WHAT THE EXERCISE ASKS:
Rename "deputy in dark uniform" to "officer in dark uniform" throughout the lines below, keeping everything else the same and leaving the pictures out of your answer.

RECORDS SUPPLIED:
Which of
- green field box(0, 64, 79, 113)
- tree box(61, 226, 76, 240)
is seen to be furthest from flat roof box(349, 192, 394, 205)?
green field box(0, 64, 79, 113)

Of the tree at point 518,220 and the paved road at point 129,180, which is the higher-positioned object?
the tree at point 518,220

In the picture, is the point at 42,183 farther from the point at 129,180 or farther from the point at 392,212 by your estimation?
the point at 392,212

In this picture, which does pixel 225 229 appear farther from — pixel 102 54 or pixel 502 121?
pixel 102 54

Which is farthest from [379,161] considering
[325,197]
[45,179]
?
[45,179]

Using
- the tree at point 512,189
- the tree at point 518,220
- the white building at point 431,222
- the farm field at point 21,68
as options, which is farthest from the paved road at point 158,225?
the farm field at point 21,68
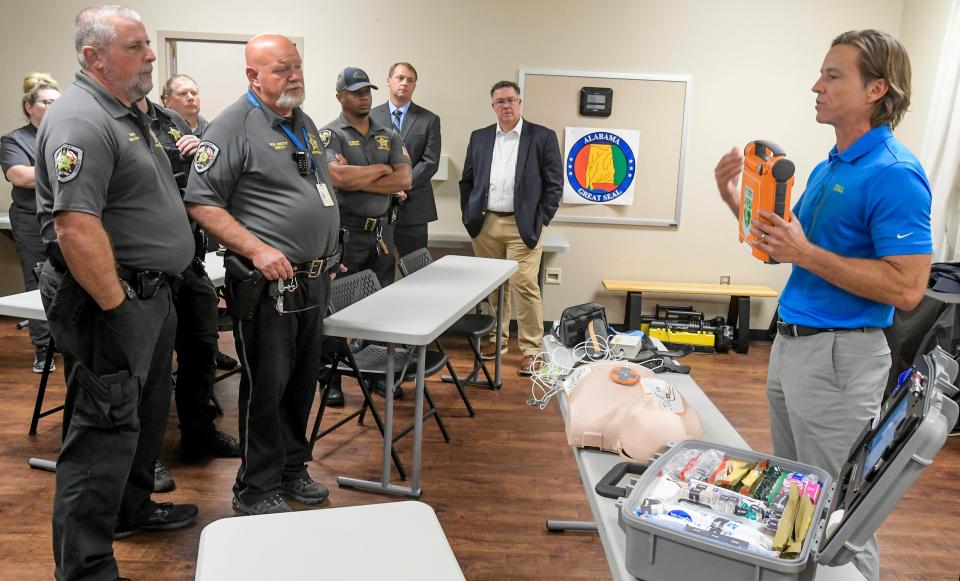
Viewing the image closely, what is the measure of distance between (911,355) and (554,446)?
206 centimetres

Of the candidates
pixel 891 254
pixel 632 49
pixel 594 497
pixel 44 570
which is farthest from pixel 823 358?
pixel 632 49

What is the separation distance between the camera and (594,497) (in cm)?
177

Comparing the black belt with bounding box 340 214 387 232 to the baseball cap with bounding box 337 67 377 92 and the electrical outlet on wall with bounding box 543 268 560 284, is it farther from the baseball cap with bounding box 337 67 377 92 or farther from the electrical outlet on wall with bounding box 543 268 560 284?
the electrical outlet on wall with bounding box 543 268 560 284

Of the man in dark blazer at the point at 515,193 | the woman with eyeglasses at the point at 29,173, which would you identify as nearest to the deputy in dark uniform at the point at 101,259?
the woman with eyeglasses at the point at 29,173

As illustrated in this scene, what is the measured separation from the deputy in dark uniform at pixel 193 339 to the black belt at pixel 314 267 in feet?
2.06

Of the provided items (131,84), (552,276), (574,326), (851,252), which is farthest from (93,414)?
(552,276)

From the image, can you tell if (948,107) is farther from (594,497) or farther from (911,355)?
(594,497)

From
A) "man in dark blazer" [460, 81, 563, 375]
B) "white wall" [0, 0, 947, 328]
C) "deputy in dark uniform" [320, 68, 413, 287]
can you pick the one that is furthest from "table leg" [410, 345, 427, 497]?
"white wall" [0, 0, 947, 328]

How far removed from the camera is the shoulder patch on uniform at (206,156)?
259cm

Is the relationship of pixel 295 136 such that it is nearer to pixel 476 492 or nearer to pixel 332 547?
pixel 476 492

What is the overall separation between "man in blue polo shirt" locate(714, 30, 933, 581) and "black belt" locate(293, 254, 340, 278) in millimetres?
1637

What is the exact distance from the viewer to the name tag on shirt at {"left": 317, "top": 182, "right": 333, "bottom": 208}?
9.27 feet

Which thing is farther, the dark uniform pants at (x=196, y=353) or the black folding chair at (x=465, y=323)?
the black folding chair at (x=465, y=323)

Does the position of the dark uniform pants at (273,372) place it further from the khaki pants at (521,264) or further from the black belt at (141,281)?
the khaki pants at (521,264)
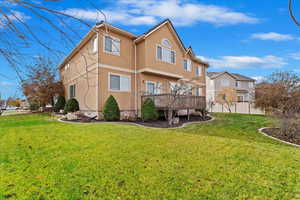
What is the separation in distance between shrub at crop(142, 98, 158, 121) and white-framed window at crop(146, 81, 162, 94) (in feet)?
8.33

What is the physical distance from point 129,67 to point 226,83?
2776 centimetres

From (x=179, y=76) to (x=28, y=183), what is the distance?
13855 mm

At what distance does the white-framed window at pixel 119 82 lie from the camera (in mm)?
11922

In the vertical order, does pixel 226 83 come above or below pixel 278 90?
above

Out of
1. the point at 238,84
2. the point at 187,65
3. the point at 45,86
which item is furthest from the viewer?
the point at 238,84

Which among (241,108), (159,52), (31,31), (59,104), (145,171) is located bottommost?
(145,171)

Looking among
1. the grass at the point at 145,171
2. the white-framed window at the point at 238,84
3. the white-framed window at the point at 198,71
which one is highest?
the white-framed window at the point at 238,84

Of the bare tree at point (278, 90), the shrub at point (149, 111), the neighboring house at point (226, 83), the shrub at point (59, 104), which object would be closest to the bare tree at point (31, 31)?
the shrub at point (149, 111)

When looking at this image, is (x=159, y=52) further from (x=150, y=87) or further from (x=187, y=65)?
(x=187, y=65)

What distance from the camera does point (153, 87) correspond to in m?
14.0

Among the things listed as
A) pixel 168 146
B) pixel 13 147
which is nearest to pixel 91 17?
pixel 168 146

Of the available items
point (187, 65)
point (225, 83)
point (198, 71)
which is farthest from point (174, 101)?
point (225, 83)

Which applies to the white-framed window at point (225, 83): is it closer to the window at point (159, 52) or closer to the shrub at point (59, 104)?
the window at point (159, 52)

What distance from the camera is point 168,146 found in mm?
4840
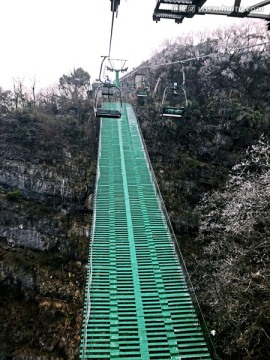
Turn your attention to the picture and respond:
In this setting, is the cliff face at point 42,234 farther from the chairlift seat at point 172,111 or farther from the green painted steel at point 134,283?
the chairlift seat at point 172,111

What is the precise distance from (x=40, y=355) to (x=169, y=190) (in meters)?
10.3

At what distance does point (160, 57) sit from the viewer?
126ft

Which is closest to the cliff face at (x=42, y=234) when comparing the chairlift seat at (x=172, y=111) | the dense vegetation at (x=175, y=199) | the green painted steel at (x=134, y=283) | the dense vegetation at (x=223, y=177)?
the dense vegetation at (x=175, y=199)

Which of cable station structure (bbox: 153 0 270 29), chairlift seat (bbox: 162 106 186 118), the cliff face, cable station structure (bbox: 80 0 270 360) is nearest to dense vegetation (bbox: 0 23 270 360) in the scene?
the cliff face

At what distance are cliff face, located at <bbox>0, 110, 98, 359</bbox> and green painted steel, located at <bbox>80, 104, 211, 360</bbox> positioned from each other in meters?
1.39

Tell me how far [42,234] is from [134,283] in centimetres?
581

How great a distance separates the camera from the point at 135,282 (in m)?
12.0

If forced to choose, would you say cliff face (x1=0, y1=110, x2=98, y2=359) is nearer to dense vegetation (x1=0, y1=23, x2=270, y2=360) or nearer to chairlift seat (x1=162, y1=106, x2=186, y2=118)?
dense vegetation (x1=0, y1=23, x2=270, y2=360)

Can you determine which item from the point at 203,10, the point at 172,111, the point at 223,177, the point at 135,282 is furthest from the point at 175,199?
the point at 203,10

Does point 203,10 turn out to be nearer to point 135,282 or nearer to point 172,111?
point 135,282

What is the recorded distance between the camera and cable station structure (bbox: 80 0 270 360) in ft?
31.1

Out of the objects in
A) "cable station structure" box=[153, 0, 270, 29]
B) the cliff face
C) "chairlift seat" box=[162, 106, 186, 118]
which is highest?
"cable station structure" box=[153, 0, 270, 29]

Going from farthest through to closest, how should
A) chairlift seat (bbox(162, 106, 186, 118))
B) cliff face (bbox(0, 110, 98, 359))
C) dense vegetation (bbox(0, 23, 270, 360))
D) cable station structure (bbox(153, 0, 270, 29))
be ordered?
chairlift seat (bbox(162, 106, 186, 118)) < cliff face (bbox(0, 110, 98, 359)) < dense vegetation (bbox(0, 23, 270, 360)) < cable station structure (bbox(153, 0, 270, 29))

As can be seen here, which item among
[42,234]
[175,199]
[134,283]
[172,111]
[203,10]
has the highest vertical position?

RESULT:
Which of
- green field box(0, 64, 79, 113)
- tree box(61, 226, 76, 240)
is seen to be furthest from flat roof box(349, 192, 394, 205)?
green field box(0, 64, 79, 113)

Of the tree at point 518,220 and the paved road at point 129,180, which is the higher-positioned object?
the tree at point 518,220

In the picture, is the point at 42,183 farther from the point at 129,180 or farther from the point at 392,212 by your estimation?
the point at 392,212

In this picture, which does pixel 225 229 appear farther from — pixel 102 54 or pixel 502 121?
pixel 102 54

Which is farthest from [379,161] considering
[325,197]
[45,179]
?
[45,179]

Using
- the tree at point 512,189
- the tree at point 518,220
- the white building at point 431,222
- the farm field at point 21,68
as options, which is farthest from the paved road at point 158,225?
the farm field at point 21,68
Viewing the image closely, what is the measure of distance between (911,355) and (554,446)?
206 centimetres

Of the candidates
pixel 891 254
pixel 632 49
pixel 594 497
pixel 44 570
which is farthest from pixel 823 358?
pixel 632 49

What is the separation distance between the camera and (594,497) (in cm)?
177

Comparing the black belt with bounding box 340 214 387 232 to the baseball cap with bounding box 337 67 377 92 and the electrical outlet on wall with bounding box 543 268 560 284, is it farther from the baseball cap with bounding box 337 67 377 92 or farther from the electrical outlet on wall with bounding box 543 268 560 284?
the electrical outlet on wall with bounding box 543 268 560 284

Of the man in dark blazer at the point at 515,193 | the woman with eyeglasses at the point at 29,173, which would you identify as nearest to the officer in dark uniform at the point at 101,259?
the woman with eyeglasses at the point at 29,173

As illustrated in this scene, what is the measured separation from the officer in dark uniform at pixel 193 339 to the black belt at pixel 314 267 in feet?
2.06

Of the provided items (131,84), (552,276), (574,326), (851,252), which is farthest from (93,414)?
(552,276)

From the image, can you tell if (948,107) is farther from (594,497) or farther from (911,355)?
(594,497)

From
A) "man in dark blazer" [460, 81, 563, 375]
B) "white wall" [0, 0, 947, 328]
C) "officer in dark uniform" [320, 68, 413, 287]
can you pick the one that is furthest from "table leg" [410, 345, 427, 497]?
"white wall" [0, 0, 947, 328]

How far removed from the camera is the shoulder patch on uniform at (206,156)?
259cm

Is the relationship of pixel 295 136 such that it is nearer to pixel 476 492 or nearer to pixel 332 547?
pixel 476 492

What is the overall separation between "man in blue polo shirt" locate(714, 30, 933, 581) and "black belt" locate(293, 254, 340, 278) in millimetres?
1637

What is the exact distance from the viewer to the name tag on shirt at {"left": 317, "top": 182, "right": 333, "bottom": 208}?
9.27 feet

Which thing is farther, the dark uniform pants at (x=196, y=353) or the black folding chair at (x=465, y=323)?
the black folding chair at (x=465, y=323)

Does the position of the dark uniform pants at (273,372) place it further from the khaki pants at (521,264) or further from the black belt at (141,281)?
the khaki pants at (521,264)
What is the separation in distance between shrub at crop(142, 98, 158, 121) and white-framed window at crop(146, 81, 162, 94) (in feet)?
8.33

What is the physical distance from point 129,67 to point 226,83?
2776 centimetres

From (x=179, y=76) to (x=28, y=183), what is the distance?
13855 mm

At what distance does the white-framed window at pixel 119 82 lie from the camera (in mm)?
11922

In the vertical order, does pixel 226 83 come above or below pixel 278 90?
above

Out of
1. the point at 238,84
2. the point at 187,65
3. the point at 45,86
which item is furthest from the viewer?
the point at 238,84

Which among (241,108), (159,52), (31,31), (59,104), (145,171) is located bottommost?
(145,171)

Looking among
1. the grass at the point at 145,171
2. the white-framed window at the point at 238,84
3. the white-framed window at the point at 198,71
which one is highest?
the white-framed window at the point at 238,84

Of the bare tree at point (278, 90), the shrub at point (149, 111), the neighboring house at point (226, 83), the shrub at point (59, 104), which object would be closest to the bare tree at point (31, 31)?
the shrub at point (149, 111)

When looking at this image, is (x=159, y=52) further from (x=150, y=87) or further from (x=187, y=65)?
(x=187, y=65)

What distance from the camera does point (153, 87) correspond to in m?
14.0

Among the things listed as
A) pixel 168 146
B) pixel 13 147
which is nearest to pixel 91 17?
pixel 168 146

Of the available items
point (187, 65)
point (225, 83)
point (198, 71)
which is farthest from point (174, 101)?
point (225, 83)

Which applies to the white-framed window at point (225, 83): is it closer to the window at point (159, 52) or closer to the shrub at point (59, 104)?
the window at point (159, 52)

What distance from the camera is point 168,146 found in mm?
4840
Turn your attention to the picture and respond:
In this setting, is the cliff face at point 42,234 farther from the chairlift seat at point 172,111 or farther from the green painted steel at point 134,283?
the chairlift seat at point 172,111

What is the precise distance from (x=40, y=355) to (x=169, y=190) (in meters)?
10.3

At what distance does point (160, 57) sit from the viewer?
126ft

Which is closest to the cliff face at (x=42, y=234) when comparing the chairlift seat at (x=172, y=111) | the dense vegetation at (x=175, y=199) | the green painted steel at (x=134, y=283) | the dense vegetation at (x=223, y=177)?
the dense vegetation at (x=175, y=199)

Which of cable station structure (bbox: 153 0 270 29), chairlift seat (bbox: 162 106 186 118), the cliff face, cable station structure (bbox: 80 0 270 360) is nearest to dense vegetation (bbox: 0 23 270 360) in the scene?
the cliff face

At what distance are cliff face, located at <bbox>0, 110, 98, 359</bbox> and green painted steel, located at <bbox>80, 104, 211, 360</bbox> positioned from each other in meters?
1.39

Tell me how far [42,234] is from [134,283] in centimetres?
581

How great a distance separates the camera from the point at 135,282 (in m)?
12.0

If forced to choose, would you say cliff face (x1=0, y1=110, x2=98, y2=359) is nearer to dense vegetation (x1=0, y1=23, x2=270, y2=360) or nearer to chairlift seat (x1=162, y1=106, x2=186, y2=118)?
dense vegetation (x1=0, y1=23, x2=270, y2=360)

Can you determine which item from the point at 203,10, the point at 172,111, the point at 223,177, the point at 135,282 is furthest from the point at 175,199?
the point at 203,10

Does point 203,10 turn out to be nearer to point 135,282 or nearer to point 172,111?
point 135,282

What is the recorded distance between the camera and cable station structure (bbox: 80 0 270 360) in ft?
31.1

Out of the objects in
A) "cable station structure" box=[153, 0, 270, 29]
B) the cliff face
C) "chairlift seat" box=[162, 106, 186, 118]
which is highest?
"cable station structure" box=[153, 0, 270, 29]

Going from farthest through to closest, how should
A) chairlift seat (bbox(162, 106, 186, 118))
B) cliff face (bbox(0, 110, 98, 359))
C) dense vegetation (bbox(0, 23, 270, 360))
D) cable station structure (bbox(153, 0, 270, 29))
be ordered?
chairlift seat (bbox(162, 106, 186, 118)) < cliff face (bbox(0, 110, 98, 359)) < dense vegetation (bbox(0, 23, 270, 360)) < cable station structure (bbox(153, 0, 270, 29))

As can be seen here, which item among
[42,234]
[175,199]
[134,283]
[172,111]
[203,10]
has the highest vertical position?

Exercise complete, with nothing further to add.